[Provided data]
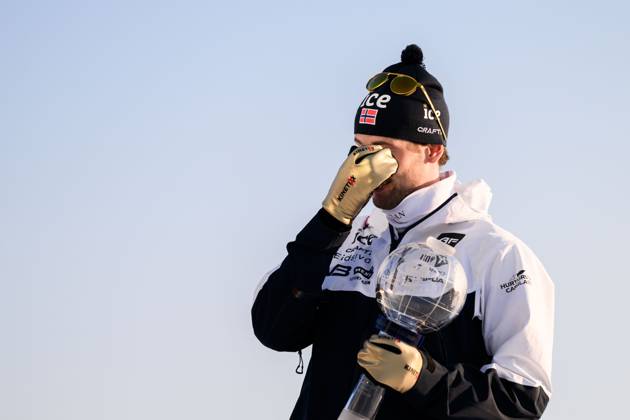 250323 Sturla Holm Laegreid of Norway celebrates with the men™s World Cup trophy after men s 15 km mass start during the IBU World Cup on March 23, 2025 in Oslo Photo Mathias Bergeld BILDBYRAN kod MB MB1115 skidskytte biathlon skiskyting världscupen ibu world cup masstart mass start bbeng jubel norge norway Copyright: MATHIASxBERGELD BB250323MB231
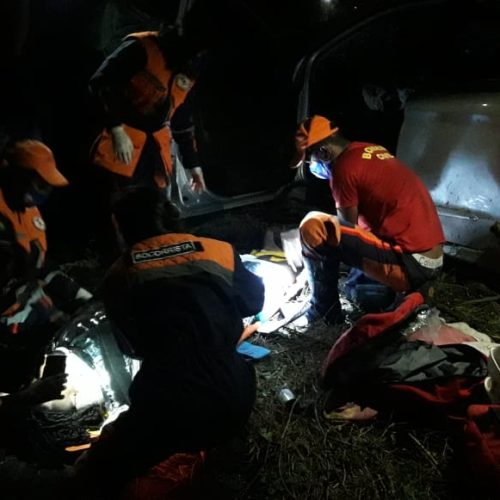 Veículo capota e deixa condutor ferido na BR-324 próximo ao Povoado de São João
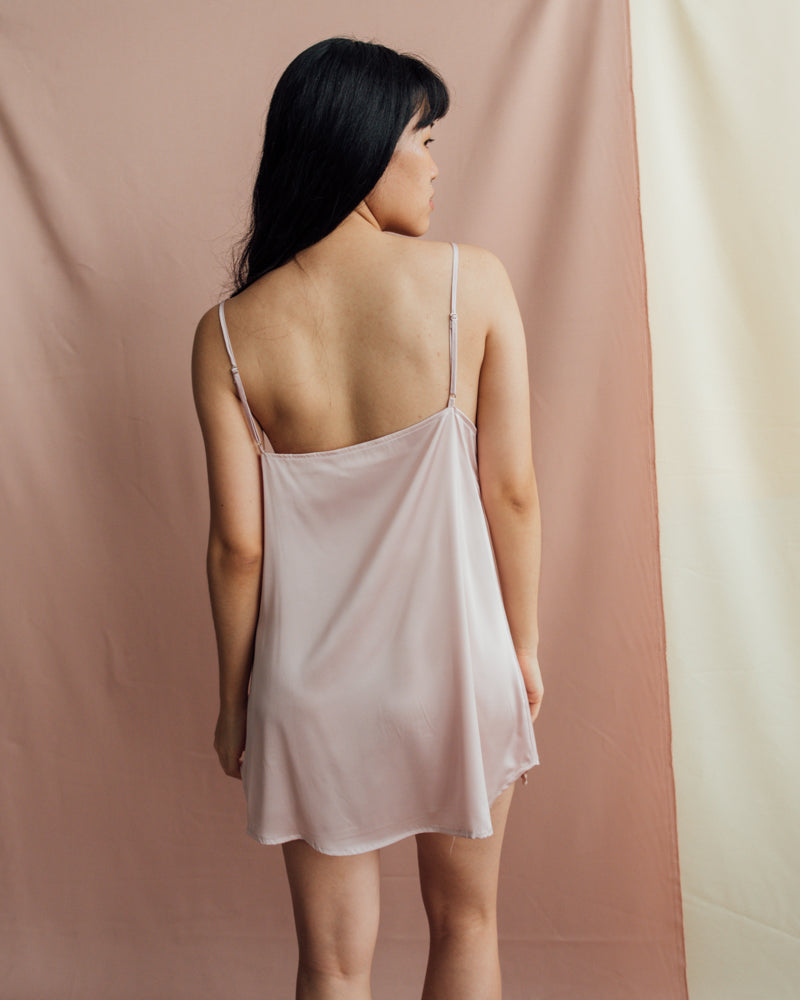 where to shop bridal gown malaysia babydoll teddy review, classy satin dress inner, buy best satin slipdress, wedding shoot Singapore nightwear loungewear, bridal lingerie, romantic Bridal lingerie Brunei, top 10 most beautiful bridal Lace Robe bridesmaid hens night bachelorette party, bridal shower pyjamas, bride squad, sexy loungewear, nikah bernikah beli, 马来西亚新娘袍冰丝吊带裙性感新加坡婚礼晨袍结婚睡袍冰丝文莱婚纱照睡衣派对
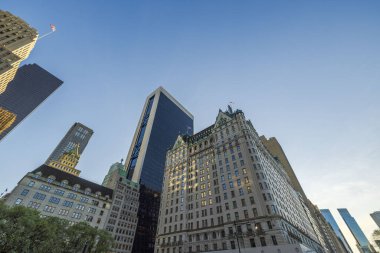 New York gökdelenlerinin güzel bir manzarası Bulutsuz mavi gökyüzünün arka planına karşı.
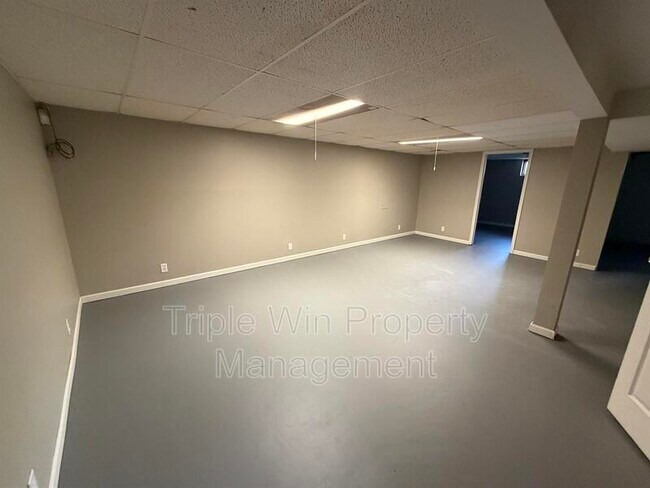 Building Photo - 675 Lilac Dr
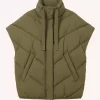 by-bar Franky Sleeveless Jacket 26419007-415 in Olive, olijfgroene oversized dames bodywarmer met V-vormige stiksels, hoge kraag en volumineuze schouders.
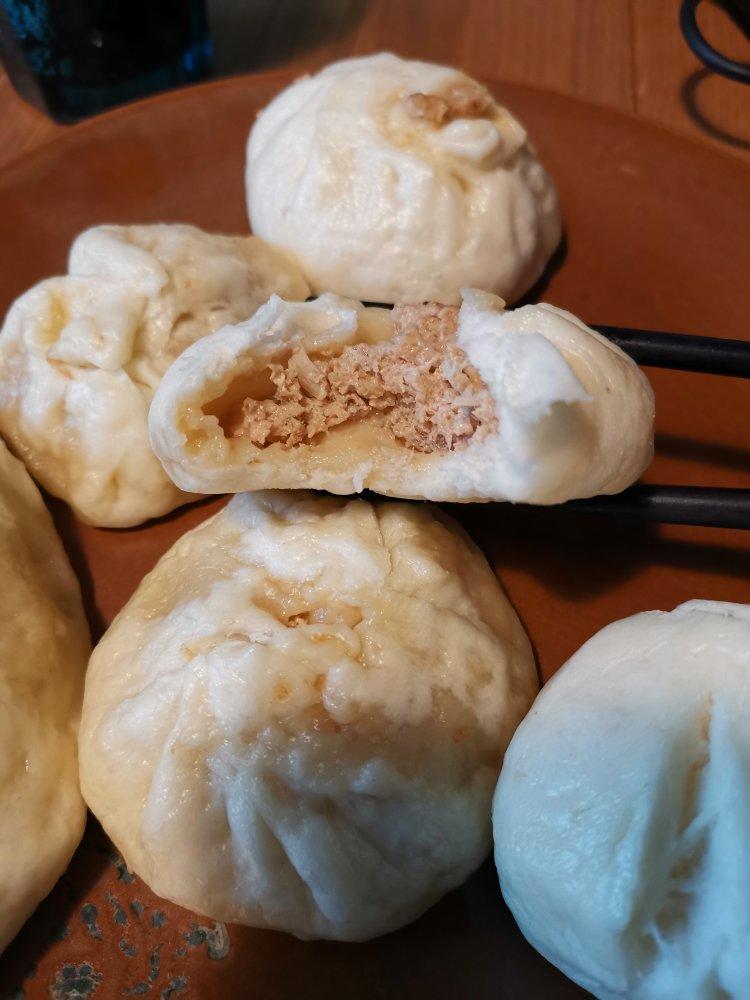 松软多汁的肉包子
[/Provided data]
An exact copy is needed of the lines running from the one with "Building Photo - 675 Lilac Dr" through the end of the data above, and of those lines only, without pictures.

 Building Photo - 675 Lilac Dr
 by-bar Franky Sleeveless Jacket 26419007-415 in Olive, olijfgroene oversized dames bodywarmer met V-vormige stiksels, hoge kraag en volumineuze schouders.
 松软多汁的肉包子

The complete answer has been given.